- Teks Bacaan -
=======

Sebagian besar warga Jawa Timur sudah mengetahui tentang Maha Vihara Mojokerto, sebuah vihara yang terkenal dengan wisata Buddha Tidur ini. Vihara yang terletak Jl. Raya Trowulan, Siti Inggil, Bejijong, Kecamatan Trowulan, Mojokerto, Jawa Timur, yang dapat ditempuh dengan mobil atau sepeda motor dengan estimasi waktu 45 menit.
Maha Vihara Majapahit itu dibangun pada tahun 1987 oleh Bhikkhu Viriyanadi MT, dan pada tanggal 31 Desember 1989 diresmikan oleh Soelarso, yang saat itu menjabat sebagai Gubernur Jawa Timur. Bangunan dengan luas lahan lima hektar ini, pada awalnya hanya berfungsi sebagai tempat beribadah umat agama Buddha. Tetapi sekarang juga sebagai objek wisata yang dapat dikunjungi.
Setiap hari dari pagi hingga sore pengunjung berdatangan. Ketika ingin berwisata ke Maha Vihara, kita hanya perlu menyiapkan isi kocek sebesar Rp. 4.000 (dewasa) dan Rp. 3.000 (anak-anak), dan biaya parkir Rp. 3.000 (sepeda motor) Rp. 10.000 (mobil).
Patung Buddha Tidur yang menjadi ikon dari Maha Vihara Majapahit ini dibangun pada tahun 1993. Ia memiliki ukuran panjang 22 meter, tinggi 4,5 meter, dan lebar enam meter. Jadi pada tahun 2001 patung tersebut mendapatkan penghargaan MURI, sebagai Patung Buddha terbesar di Indonesia.
Patung itu sebagai penggambaran momen ketika Sang Buddha akan meninggal, jadi seharusnya penyebutan yang tepat untung patung ini adalah Buddha Maha Parinibbana. Sekeliling patung terdapat relief mengenai perjalanan Buddha dalam mengajarkan dharma (pada bagian depan), dan mengenai hukum sebab akibat atau hukum karma (pada bagian belakang). Dahulu pada bagian bawah patung bisa digunakan untuk bermeditasi, tetapi sekarang sudah tidak, sehingga pengunjung hanya bisa melihat dengan jarak sampai pagar saja.

=======

- Data Terkumpul -

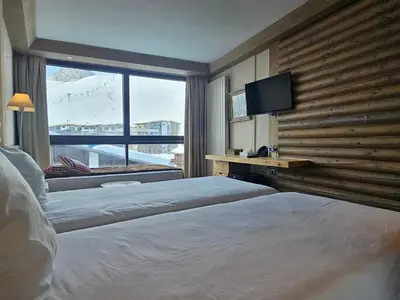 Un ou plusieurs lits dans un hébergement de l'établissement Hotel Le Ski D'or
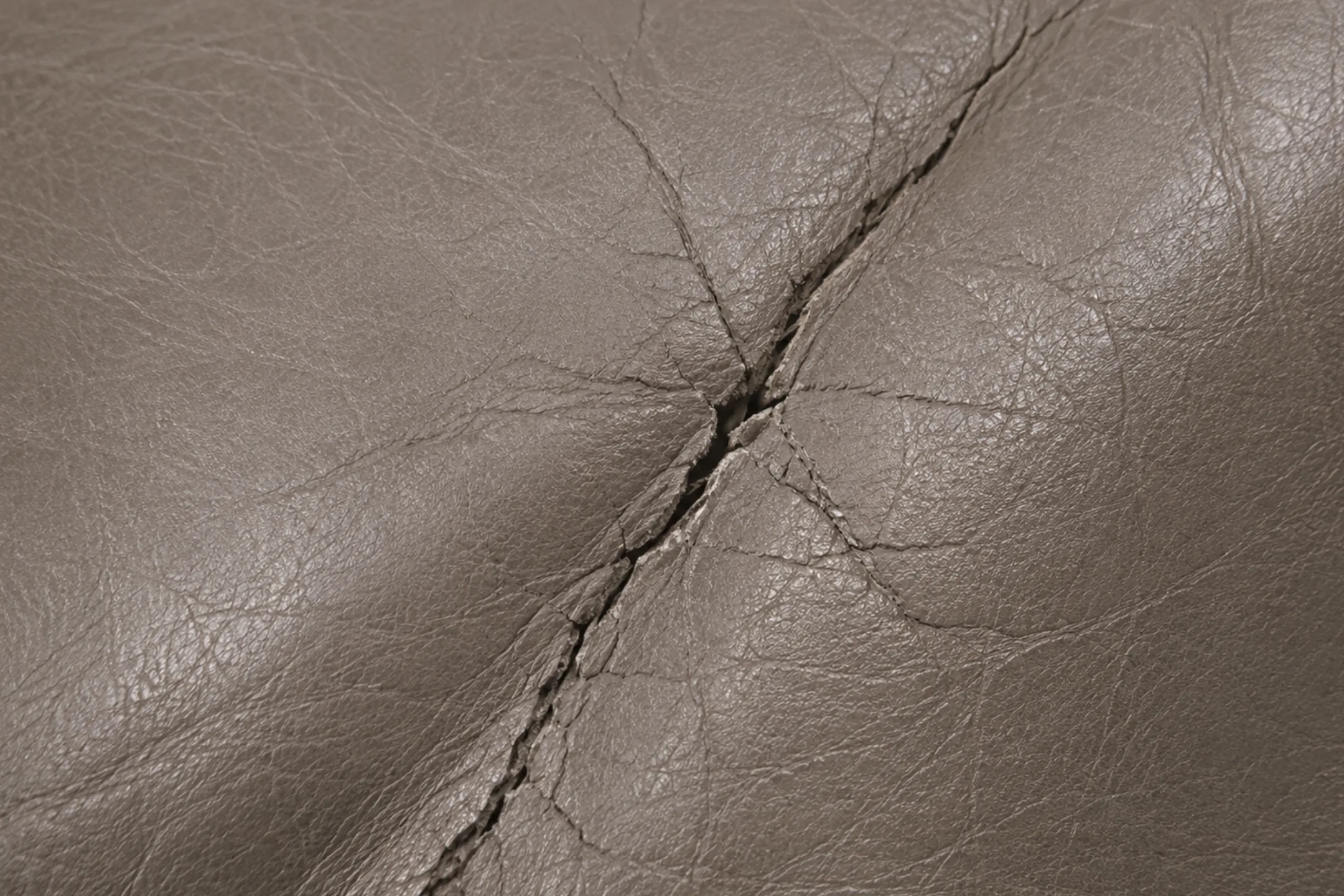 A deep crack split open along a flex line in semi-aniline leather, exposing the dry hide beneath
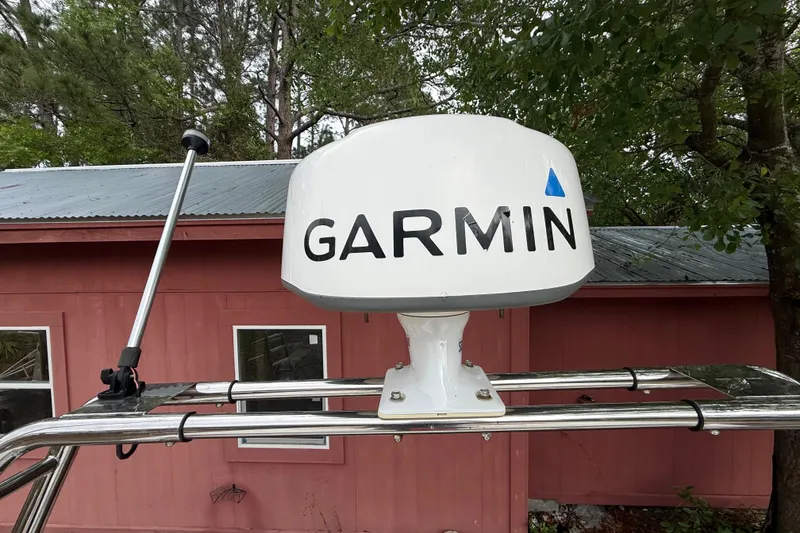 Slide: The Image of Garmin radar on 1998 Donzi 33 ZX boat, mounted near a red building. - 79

=======

- Butir Tugas -
Ubah bagian teks tentang Maha Vihara Majapahit yang diawali kata-kata "Patung itu sebagai" dan diakhiri "sampai pagar saja." dengan mengganti "relief" menjadi "ukiran", lalu tuliskan kembali bagian itu.

- Jawaban -
Patung itu sebagai penggambaran momen ketika Sang Buddha akan meninggal, jadi seharusnya penyebutan yang tepat untung patung ini adalah Buddha Maha Parinibbana. Sekeliling patung terdapat ukiran mengenai perjalanan Buddha dalam mengajarkan dharma (pada bagian depan), dan mengenai hukum sebab akibat atau hukum karma (pada bagian belakang). Dahulu pada bagian bawah patung bisa digunakan untuk bermeditasi, tetapi sekarang sudah tidak, sehingga pengunjung hanya bisa melihat dengan jarak sampai pagar saja.